President Clinton apparently assumed he could forge an agreement by force of personality and underestimated the difficulties in reaching a settlement on the thorny issue of Jerusalem.

But the chief flaw distorting U.S. policy on the peace negotiations has been the president's wishful thinking about the strength of Arafat's commitment to the negotiations. Arafat cooperated as long as the negotiations went his way. When they bogged down, he was quick to resort to violence to prod Israel to make further concessions.

Clinton may have set a dangerous precedent by failing to denounce the orchestrated Palestinian violence following the Sept. 23, 1996, opening of an exit to an archaeological tunnel in Jerusalem. Although the tunnel exit was located 250 yards away from Moslem holy sites on the Temple Mount, Arafat used the opportunity to mobilize Palestinians.

He used official Palestinian television and radio stations to incite his followers and exploited the ensuing riots as a negotiating tool to gain leverage over Israel.
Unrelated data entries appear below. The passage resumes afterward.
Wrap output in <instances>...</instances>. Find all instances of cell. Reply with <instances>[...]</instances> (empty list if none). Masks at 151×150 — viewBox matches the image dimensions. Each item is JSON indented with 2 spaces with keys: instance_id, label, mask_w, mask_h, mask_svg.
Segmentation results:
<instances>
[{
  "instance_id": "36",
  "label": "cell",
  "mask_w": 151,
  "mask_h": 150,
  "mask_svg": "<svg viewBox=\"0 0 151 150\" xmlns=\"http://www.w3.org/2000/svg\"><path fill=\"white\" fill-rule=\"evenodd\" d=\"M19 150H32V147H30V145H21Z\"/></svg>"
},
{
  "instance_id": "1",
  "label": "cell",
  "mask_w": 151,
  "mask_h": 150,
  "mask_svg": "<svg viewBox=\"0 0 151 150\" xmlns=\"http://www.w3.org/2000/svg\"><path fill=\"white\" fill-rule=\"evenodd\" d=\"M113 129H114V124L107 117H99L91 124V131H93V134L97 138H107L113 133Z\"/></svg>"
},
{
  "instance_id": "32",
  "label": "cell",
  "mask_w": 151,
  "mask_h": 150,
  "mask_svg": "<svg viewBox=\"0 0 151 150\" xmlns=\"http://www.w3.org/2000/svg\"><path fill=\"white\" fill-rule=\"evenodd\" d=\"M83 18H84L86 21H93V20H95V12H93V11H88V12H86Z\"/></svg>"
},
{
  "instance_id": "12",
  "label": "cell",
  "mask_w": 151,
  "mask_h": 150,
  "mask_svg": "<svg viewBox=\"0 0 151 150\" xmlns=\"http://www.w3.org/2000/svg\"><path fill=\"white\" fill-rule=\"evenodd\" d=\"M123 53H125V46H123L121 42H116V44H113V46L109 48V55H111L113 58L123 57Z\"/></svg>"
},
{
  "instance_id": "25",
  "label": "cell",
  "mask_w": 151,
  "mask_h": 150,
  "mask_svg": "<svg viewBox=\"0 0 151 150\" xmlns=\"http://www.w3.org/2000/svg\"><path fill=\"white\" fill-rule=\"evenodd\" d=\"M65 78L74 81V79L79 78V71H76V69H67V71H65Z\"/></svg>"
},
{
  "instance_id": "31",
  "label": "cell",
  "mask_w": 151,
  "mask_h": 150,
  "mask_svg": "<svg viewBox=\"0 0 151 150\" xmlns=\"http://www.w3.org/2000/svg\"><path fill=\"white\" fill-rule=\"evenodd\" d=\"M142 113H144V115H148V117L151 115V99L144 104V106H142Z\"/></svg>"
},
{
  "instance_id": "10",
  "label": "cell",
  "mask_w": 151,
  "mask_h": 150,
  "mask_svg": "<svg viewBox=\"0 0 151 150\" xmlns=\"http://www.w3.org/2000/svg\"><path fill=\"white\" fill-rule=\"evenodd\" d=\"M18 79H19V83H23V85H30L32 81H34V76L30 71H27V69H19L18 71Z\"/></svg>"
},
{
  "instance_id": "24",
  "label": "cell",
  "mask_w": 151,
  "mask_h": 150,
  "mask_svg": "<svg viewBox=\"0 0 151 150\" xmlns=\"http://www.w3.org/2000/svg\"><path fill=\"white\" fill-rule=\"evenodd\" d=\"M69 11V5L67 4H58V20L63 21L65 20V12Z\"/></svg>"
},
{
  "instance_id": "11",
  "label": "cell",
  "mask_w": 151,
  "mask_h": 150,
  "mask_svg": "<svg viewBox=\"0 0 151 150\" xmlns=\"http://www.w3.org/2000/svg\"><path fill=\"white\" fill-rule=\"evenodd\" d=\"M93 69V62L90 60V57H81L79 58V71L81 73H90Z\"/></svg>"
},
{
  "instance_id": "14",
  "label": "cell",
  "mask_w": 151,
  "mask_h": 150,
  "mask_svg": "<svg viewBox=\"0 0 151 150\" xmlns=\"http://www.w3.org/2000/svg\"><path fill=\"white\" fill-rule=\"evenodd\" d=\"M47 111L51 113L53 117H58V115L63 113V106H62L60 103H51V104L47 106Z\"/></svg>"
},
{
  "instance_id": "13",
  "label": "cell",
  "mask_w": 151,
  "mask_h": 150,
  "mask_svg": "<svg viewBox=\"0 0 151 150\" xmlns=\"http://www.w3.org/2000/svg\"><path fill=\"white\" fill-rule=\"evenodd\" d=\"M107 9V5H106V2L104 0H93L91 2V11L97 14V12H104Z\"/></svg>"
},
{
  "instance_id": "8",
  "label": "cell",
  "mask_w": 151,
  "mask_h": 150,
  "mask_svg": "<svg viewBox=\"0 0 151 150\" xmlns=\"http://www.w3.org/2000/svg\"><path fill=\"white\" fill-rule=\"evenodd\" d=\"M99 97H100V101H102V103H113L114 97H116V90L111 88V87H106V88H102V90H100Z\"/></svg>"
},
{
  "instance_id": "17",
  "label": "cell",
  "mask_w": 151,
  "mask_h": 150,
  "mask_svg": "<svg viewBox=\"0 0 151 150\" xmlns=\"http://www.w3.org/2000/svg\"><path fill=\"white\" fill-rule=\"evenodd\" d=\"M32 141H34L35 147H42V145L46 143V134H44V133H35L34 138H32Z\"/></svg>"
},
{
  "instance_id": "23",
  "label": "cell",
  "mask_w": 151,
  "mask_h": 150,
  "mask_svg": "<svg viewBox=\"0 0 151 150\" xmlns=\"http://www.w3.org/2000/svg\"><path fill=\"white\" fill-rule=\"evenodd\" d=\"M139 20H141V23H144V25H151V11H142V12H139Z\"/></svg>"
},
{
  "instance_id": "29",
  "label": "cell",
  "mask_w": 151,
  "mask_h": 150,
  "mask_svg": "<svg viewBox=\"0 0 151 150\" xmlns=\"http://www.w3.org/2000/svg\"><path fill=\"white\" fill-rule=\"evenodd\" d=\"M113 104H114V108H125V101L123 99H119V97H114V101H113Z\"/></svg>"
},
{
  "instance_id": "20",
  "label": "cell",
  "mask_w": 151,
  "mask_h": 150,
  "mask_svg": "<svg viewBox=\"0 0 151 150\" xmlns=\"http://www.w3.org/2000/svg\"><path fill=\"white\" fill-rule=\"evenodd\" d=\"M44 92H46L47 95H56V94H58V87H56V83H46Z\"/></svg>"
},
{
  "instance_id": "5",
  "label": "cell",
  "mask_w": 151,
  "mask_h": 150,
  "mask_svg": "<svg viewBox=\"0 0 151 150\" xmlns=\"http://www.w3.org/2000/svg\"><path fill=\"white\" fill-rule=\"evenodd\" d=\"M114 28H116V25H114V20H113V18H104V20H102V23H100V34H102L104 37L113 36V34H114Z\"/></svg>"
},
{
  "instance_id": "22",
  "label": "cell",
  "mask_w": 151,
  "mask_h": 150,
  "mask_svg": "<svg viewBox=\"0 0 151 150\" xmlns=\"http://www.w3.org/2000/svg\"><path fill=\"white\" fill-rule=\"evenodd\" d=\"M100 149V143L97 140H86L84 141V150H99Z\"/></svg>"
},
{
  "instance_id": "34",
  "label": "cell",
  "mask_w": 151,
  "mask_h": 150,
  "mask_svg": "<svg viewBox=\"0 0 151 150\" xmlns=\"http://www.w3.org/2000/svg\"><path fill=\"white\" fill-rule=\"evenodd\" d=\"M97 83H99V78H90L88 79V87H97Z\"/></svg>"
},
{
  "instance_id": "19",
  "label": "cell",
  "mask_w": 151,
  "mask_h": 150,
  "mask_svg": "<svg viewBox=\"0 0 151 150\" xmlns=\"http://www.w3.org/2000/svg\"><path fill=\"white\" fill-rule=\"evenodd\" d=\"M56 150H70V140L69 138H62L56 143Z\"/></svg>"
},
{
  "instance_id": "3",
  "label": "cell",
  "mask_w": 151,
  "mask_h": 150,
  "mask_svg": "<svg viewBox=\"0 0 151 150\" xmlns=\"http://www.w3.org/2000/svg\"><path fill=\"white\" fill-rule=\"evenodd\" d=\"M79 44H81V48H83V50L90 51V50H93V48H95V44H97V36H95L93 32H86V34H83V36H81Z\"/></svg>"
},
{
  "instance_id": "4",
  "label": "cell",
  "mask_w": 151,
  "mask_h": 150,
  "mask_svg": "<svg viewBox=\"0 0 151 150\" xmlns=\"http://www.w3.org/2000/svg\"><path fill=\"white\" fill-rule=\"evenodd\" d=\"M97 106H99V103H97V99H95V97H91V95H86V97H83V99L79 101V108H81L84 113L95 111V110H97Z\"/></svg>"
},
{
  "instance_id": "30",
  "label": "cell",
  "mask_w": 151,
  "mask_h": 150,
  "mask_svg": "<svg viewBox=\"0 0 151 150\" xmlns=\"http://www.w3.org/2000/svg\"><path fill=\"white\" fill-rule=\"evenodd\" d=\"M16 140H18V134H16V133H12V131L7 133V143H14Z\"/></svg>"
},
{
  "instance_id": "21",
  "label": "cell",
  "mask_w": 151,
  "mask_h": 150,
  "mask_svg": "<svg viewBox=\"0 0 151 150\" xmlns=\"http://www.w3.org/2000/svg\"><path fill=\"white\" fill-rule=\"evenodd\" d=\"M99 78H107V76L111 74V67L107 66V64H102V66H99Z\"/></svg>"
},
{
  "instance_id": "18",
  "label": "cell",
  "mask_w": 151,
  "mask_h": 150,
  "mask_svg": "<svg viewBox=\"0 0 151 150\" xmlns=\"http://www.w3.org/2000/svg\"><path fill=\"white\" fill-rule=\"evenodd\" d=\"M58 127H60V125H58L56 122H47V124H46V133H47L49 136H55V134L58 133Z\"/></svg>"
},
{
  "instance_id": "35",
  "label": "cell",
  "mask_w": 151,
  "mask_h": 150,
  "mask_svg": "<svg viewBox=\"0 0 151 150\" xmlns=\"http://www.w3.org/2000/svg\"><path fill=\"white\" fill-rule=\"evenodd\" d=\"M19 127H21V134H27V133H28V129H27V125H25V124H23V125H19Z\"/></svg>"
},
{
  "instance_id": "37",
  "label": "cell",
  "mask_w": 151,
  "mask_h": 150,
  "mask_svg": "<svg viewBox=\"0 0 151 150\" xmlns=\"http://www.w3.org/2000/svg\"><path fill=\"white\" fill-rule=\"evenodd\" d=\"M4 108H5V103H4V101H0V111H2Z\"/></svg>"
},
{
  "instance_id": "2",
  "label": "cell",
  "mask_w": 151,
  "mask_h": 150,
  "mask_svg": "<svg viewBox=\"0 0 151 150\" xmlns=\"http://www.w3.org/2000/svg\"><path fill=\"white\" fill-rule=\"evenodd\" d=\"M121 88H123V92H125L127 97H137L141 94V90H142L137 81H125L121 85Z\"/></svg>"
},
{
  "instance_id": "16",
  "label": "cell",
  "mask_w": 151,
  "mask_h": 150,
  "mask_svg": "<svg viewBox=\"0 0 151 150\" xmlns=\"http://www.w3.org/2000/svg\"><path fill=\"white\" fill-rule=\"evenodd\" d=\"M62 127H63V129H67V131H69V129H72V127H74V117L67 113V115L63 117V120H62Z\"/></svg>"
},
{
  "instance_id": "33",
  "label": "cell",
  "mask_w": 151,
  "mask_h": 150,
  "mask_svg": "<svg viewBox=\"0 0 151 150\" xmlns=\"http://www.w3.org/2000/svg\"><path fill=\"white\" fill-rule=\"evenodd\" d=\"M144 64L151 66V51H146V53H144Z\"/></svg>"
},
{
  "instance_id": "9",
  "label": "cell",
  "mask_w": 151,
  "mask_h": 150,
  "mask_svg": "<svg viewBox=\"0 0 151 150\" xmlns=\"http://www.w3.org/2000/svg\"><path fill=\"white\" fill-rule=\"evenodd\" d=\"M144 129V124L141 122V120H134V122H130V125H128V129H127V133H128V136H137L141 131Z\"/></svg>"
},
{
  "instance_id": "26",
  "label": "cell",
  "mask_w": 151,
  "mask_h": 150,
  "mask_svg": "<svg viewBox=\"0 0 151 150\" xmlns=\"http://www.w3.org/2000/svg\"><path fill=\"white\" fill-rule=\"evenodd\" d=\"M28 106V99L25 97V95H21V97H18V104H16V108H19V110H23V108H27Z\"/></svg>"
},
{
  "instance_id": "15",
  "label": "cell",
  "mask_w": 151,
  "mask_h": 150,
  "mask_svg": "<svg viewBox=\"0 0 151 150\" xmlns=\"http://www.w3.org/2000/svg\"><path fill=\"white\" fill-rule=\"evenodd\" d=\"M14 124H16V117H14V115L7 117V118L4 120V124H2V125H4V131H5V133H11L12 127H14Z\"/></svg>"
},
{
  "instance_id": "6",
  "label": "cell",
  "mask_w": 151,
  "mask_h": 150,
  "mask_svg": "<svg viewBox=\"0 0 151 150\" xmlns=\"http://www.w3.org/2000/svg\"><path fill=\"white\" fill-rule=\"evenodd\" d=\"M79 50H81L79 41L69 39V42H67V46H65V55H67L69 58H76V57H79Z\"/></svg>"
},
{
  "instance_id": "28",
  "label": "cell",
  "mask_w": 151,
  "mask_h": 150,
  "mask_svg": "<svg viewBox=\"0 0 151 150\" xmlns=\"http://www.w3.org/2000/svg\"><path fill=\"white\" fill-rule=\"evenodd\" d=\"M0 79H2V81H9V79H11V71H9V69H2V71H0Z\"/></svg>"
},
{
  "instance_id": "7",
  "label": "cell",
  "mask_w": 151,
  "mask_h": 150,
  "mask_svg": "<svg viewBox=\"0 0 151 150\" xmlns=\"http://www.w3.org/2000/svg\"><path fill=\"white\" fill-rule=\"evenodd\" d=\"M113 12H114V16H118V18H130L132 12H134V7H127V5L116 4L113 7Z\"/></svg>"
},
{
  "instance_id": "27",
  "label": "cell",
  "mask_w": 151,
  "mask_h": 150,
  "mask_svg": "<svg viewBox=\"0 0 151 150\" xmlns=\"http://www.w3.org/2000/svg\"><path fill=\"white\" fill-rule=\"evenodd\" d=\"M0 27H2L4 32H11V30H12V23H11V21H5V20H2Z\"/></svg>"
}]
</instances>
Given Washington's failure to denounce those tactics, it's not surprising that he repeated this pattern to provoke the current riots. The administration's approach may have raised Palestinian expectations as well.

For example, Clinton's December 1998 visit to Gaza had many of the features of a state visit. Palestinians even displayed banners featuring Clinton and Arafat that read, "We have a dream: Free Palestine." Saddam Hussein also has a dream, and it could soon become an American nightmare.

Saddam seeks to lead an inflamed Arab world against the United States and is belligerently rattling his saber by dispatching an armored division to western Iraq amid reports that half a million Iraqis "volunteered" to help the Palestinians destroy Israel.

Saddam's threats cannot be dismissed as mere propaganda. He made good on his April 1990 threat to attack Israel when he launched 39 Scud missiles at Israel in the 1991 Gulf War.

He probably has reacquired the capability to do so again, this time perhaps with chemical warheads. Since expelling the U.N. weapons inspectors in 1998, Iraq has had more than two years to rebuild its missile force and weapons of mass destruction.

The Clinton administration claims Saddam has been put in a box, but it has dragged its feet on supporting the Iraqi opposition. Alarmed by this passivity, Congress passed the Iraq Liberation Act in 1998, authorizing the transfer of up to $97 million of military equipment and training to the opposition forces.

But the administration has not followed through and delivered this aid. Despite Saddam's growing boldness, the administration clings to its faltering containment policy rather than seeking to oust Saddam.

Because of such inept Middle East policies, Clinton's legacy is likely to be growing chaos and anti-American violence in the Middle East. Regrettably, he will leave his successor a more dangerous Middle East situation than any president since Jimmy Carter.

More wishful thinking about Arafat and Saddam will not bring stability and peace to this troubled region.

James A. Phillips is a research fellow at The Heritage Foundation, a Washington-based public policy research institute.